Now that you have your updated signature database, you need to bind an interface. This tells snort which interfaces on your box to listen to for signature matches.

Go to Snort Interfaces and select new; you'll see a new list of options come up. Keep your interface as your WAN (unless you want to sniff internal traffic, which isn't always a bad thing, especially when you have a DMZ)

Select Block offenders; an easy practice to tune this is to drop the shun time down to something manageable; if you have perma-blocks on you'll be constantly having to go in and reviewing blocks, this way you can block signature matches and check them later for further investigation - this gives you a bit of peace of mind without being overly paranoid. Back in Global Settings you can select "Remove blocked hosts interval" - I set mine to 1hr as suggested. I left my search method as AC-BNFA because I am definitely using a low end system (1.6GHz Celeron!)

Everything else I also kept as default - for now.

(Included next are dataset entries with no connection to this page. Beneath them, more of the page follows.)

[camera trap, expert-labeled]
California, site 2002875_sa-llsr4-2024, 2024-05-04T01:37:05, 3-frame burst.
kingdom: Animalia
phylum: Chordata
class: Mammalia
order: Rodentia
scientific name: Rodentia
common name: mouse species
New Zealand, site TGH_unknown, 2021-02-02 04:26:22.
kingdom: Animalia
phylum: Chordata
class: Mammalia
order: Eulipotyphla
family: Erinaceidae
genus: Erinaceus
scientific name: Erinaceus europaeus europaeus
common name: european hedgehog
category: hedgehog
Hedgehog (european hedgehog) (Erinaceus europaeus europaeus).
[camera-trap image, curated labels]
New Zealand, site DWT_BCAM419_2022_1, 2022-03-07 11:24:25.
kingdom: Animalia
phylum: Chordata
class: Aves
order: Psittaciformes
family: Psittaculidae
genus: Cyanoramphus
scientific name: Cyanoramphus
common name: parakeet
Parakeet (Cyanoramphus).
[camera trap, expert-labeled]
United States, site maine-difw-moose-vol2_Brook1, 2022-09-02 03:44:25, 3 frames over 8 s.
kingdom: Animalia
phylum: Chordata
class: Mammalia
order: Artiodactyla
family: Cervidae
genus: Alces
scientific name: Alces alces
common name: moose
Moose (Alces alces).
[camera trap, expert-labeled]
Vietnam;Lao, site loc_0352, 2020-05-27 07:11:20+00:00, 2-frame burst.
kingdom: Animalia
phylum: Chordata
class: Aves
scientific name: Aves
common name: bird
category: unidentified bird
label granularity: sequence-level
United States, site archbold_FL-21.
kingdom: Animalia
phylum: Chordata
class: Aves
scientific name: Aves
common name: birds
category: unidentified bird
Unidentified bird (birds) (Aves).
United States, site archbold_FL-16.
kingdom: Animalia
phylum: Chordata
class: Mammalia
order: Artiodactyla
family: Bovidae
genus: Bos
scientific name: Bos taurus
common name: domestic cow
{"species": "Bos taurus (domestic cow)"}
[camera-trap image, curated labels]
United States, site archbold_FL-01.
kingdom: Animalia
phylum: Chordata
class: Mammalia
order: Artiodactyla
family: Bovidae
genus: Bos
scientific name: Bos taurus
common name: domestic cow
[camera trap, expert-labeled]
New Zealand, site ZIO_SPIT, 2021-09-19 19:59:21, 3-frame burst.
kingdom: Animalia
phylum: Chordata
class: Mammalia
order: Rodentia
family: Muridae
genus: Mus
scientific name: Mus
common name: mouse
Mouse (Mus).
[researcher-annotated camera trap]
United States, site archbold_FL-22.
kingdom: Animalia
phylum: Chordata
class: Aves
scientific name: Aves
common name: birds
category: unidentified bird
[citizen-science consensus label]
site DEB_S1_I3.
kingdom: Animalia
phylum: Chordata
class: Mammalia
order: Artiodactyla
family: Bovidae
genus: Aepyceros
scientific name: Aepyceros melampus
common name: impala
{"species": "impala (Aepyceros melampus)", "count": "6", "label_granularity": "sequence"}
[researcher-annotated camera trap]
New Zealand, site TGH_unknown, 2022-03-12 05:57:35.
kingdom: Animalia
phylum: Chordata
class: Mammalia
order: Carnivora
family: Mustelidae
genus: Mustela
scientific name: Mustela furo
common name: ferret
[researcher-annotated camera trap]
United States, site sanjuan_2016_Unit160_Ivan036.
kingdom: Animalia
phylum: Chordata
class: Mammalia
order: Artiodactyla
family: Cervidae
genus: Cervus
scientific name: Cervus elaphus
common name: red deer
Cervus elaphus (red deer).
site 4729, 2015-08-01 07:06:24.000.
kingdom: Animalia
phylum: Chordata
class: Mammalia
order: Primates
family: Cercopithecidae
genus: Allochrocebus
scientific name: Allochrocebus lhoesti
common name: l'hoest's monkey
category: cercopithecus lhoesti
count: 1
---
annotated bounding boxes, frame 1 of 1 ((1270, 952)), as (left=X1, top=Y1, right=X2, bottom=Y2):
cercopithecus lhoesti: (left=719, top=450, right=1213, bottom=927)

In the WAN Categories tab you can select your IPS policy, or specific rules. I opted to use a pre-defined policy - Balanced. Once you enabled that you can see a list of rules in the WAN Rules tab - balanced enables just over 1500 and disable them as you please.

In the Preproc tab, you can enable Portscan Detection if you so desire - I'm going to leave this blank as I intend on installing Strikeback.



In the Pass Lists tab you can specify your white lists; hosts or subnets which snort will ignore.

Theres a million other settings you can go through that I honestly don't care about for this small project - but if you stop here like I did you should have more than enough protection for a SOHO network :)

You can see any signature detection under the Alerts tab and blocked hosts in the Blocked tab - unfortunately it doesn't look like snort on pfSense can do packet captures like Cisco's IPS's can with Wireshark being built-in.